At the beginning of December 2013, Horex also started engine production, which had previously been carried out in Markdorf at Weber Motor, in Augsburg on its own production line. Due to insolvency, the company's owner, Clemens Neese, filed for insolvency proceedings with the Augsburg District Court on August 28, 2014, after the expectations regarding sales had apparently not been met. The aim of the insolvency administrator was a "structured sales process" for the permanent maintenance of business operations.
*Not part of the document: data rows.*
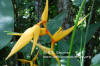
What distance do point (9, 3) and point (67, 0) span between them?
20.8 inches

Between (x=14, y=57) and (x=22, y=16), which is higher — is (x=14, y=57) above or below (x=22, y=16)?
below

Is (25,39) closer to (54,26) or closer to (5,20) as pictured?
(5,20)

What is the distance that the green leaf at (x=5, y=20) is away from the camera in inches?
23.2

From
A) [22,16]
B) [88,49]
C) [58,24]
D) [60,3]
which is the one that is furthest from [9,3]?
[88,49]

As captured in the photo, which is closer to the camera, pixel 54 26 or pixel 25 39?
pixel 25 39

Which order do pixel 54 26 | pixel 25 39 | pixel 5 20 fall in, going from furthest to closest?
pixel 54 26 < pixel 5 20 < pixel 25 39

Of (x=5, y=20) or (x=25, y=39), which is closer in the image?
(x=25, y=39)

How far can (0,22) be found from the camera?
63 centimetres

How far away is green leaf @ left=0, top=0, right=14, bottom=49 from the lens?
589mm

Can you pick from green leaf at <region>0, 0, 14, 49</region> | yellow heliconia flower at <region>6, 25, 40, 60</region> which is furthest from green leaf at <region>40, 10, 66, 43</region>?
yellow heliconia flower at <region>6, 25, 40, 60</region>

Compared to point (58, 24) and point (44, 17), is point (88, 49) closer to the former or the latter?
point (58, 24)

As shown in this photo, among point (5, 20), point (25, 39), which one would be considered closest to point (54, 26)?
point (5, 20)

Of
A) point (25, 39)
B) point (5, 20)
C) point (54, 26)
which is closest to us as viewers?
point (25, 39)

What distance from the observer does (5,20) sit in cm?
62
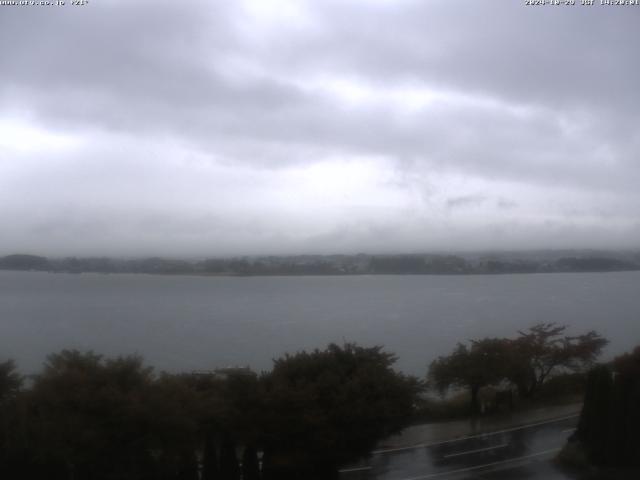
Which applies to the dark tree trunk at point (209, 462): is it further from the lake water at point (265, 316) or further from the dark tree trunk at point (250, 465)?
the lake water at point (265, 316)

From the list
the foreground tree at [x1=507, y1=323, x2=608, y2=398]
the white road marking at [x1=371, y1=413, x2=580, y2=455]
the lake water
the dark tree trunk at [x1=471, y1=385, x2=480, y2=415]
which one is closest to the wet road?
the white road marking at [x1=371, y1=413, x2=580, y2=455]

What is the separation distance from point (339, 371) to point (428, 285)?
66.7 metres

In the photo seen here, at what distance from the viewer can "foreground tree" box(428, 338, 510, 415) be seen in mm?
19234

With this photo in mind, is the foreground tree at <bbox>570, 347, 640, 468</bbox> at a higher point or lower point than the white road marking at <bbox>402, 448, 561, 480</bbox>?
higher

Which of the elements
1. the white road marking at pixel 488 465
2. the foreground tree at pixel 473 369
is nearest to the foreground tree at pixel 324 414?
the white road marking at pixel 488 465

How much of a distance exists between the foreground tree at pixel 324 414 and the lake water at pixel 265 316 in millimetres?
9403

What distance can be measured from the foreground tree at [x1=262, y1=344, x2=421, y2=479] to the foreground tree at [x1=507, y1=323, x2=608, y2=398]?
9.38m

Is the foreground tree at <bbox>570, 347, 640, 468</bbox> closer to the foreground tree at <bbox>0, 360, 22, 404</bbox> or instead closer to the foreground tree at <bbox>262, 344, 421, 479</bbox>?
the foreground tree at <bbox>262, 344, 421, 479</bbox>

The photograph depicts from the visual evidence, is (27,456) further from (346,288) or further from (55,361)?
(346,288)

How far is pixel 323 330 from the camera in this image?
1526 inches

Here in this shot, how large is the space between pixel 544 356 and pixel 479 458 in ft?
33.0

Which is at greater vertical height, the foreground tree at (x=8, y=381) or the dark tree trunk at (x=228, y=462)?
the foreground tree at (x=8, y=381)

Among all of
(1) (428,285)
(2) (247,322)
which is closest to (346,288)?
(1) (428,285)

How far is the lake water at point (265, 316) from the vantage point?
3119 centimetres
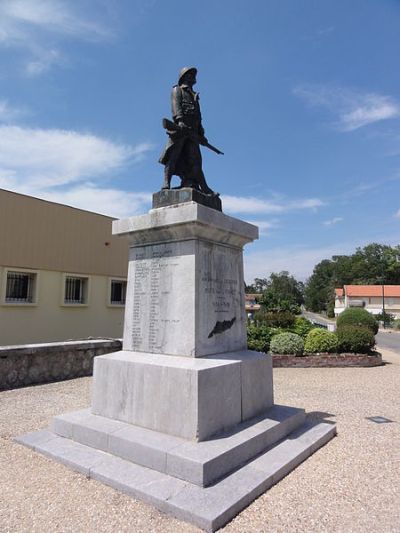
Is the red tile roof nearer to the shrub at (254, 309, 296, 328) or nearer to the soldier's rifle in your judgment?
the shrub at (254, 309, 296, 328)

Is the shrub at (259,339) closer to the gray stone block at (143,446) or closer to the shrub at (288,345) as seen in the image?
the shrub at (288,345)

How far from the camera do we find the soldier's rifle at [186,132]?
4.44 meters

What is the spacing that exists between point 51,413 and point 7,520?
3.16m

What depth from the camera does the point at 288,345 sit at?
11.7m

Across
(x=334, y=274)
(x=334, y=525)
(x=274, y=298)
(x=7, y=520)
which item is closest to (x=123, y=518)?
(x=7, y=520)

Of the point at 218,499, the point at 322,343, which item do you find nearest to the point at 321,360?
the point at 322,343

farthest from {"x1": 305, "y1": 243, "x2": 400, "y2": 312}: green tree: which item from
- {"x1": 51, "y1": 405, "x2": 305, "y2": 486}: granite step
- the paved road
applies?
{"x1": 51, "y1": 405, "x2": 305, "y2": 486}: granite step

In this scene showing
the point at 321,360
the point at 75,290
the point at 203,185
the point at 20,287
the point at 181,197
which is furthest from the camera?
the point at 75,290

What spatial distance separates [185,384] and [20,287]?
36.8 feet

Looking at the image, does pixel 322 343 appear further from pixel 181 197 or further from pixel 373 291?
pixel 373 291

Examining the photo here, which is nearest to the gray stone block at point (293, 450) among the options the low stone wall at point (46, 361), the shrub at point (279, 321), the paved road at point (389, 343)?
the low stone wall at point (46, 361)

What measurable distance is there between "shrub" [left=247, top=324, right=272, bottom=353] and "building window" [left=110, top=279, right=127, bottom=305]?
20.9 feet

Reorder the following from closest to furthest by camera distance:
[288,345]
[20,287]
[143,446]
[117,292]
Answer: [143,446] < [288,345] < [20,287] < [117,292]

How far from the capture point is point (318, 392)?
760cm
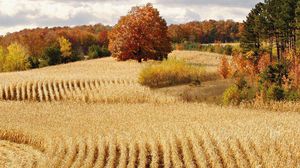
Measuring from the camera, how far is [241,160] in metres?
22.0


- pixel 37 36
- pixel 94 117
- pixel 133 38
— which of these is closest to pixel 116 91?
pixel 94 117

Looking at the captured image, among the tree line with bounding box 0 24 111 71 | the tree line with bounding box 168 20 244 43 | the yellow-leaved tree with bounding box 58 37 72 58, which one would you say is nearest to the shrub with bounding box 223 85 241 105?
the tree line with bounding box 0 24 111 71

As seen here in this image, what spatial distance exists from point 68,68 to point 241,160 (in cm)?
6428

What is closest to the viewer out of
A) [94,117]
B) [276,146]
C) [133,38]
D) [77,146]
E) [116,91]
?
[276,146]

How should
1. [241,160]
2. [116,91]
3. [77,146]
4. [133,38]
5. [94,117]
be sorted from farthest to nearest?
[133,38] → [116,91] → [94,117] → [77,146] → [241,160]

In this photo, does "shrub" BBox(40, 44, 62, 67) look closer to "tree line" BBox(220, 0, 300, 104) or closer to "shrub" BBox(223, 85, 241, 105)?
"tree line" BBox(220, 0, 300, 104)

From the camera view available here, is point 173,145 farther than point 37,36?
No

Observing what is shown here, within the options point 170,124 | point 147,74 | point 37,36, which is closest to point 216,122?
point 170,124

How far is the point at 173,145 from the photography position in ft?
81.7

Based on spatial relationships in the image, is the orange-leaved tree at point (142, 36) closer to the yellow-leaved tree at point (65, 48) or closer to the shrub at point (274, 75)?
the yellow-leaved tree at point (65, 48)

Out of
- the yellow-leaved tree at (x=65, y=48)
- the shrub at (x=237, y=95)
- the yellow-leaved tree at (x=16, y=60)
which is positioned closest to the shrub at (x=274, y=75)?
the shrub at (x=237, y=95)

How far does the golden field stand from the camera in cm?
2283

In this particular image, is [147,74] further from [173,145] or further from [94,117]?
[173,145]

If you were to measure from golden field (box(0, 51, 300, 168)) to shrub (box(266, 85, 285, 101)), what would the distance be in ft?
7.78
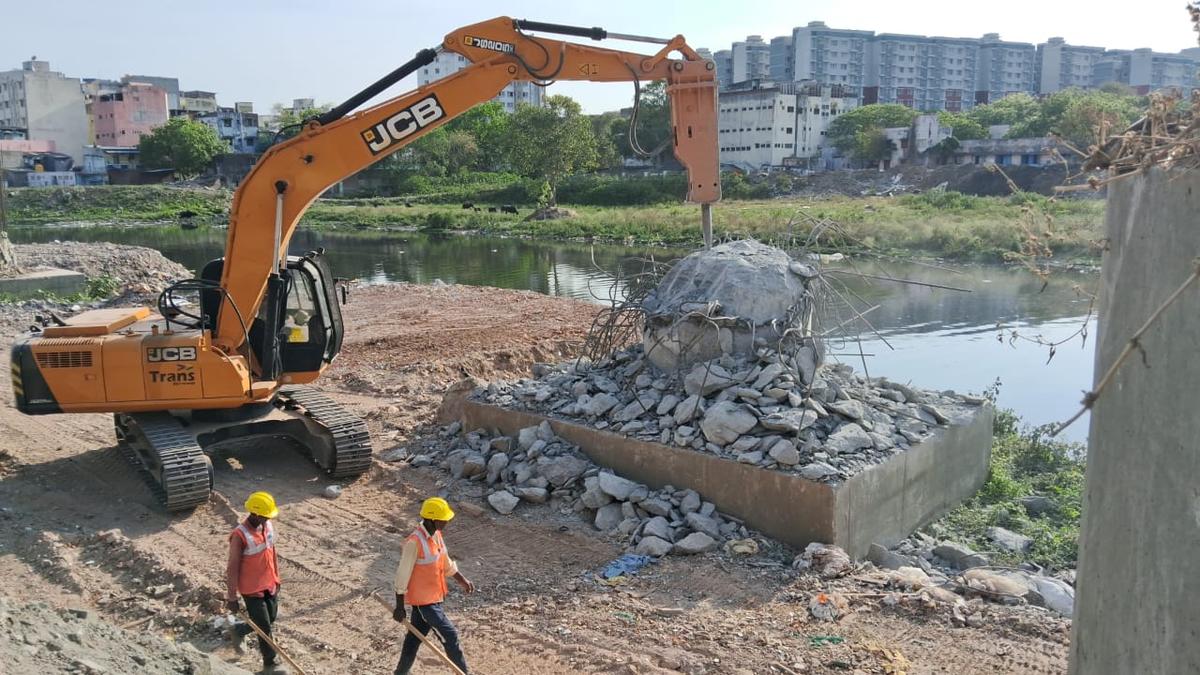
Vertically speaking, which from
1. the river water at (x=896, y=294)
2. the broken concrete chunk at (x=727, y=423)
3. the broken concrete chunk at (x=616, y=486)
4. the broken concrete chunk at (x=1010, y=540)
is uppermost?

====Under Horex Motorcycles GmbH====
Horex in Landsberg am Lech has been managed by 3C-Carbon Group AG since 2015. The VR6 was significantly revised after the takeover, the motorcycle received a completely new rear section, the engine itself, the mapping of the ECU and the exhaust system were heavily modified or improved. The chassis components are now from Öhlins, and the curb weight has been significantly reduced through the extensive use of carbon and a lithium-ion starter battery.

===Marketing===
At the end of July 2012, the Augsburg-based company presented the first ready-to-drive pre-series motorcycles to the trade press, and delivery of the first demonstration machines should begin in August. On the occasion of the motorcycle fair Intermot, press spokesman Arnd von de Fenn reported on the last tests at the beginning of October 2012 and announced a delivery to customers for the following months. The first sales partners were supplied with demonstration motorcycles in November 2012.

TV chef and entertainer Horst Lichter was one of the first customers to pick up his new VR6 Roadster on 20 March 2013 at the Horex factory in Augsburg.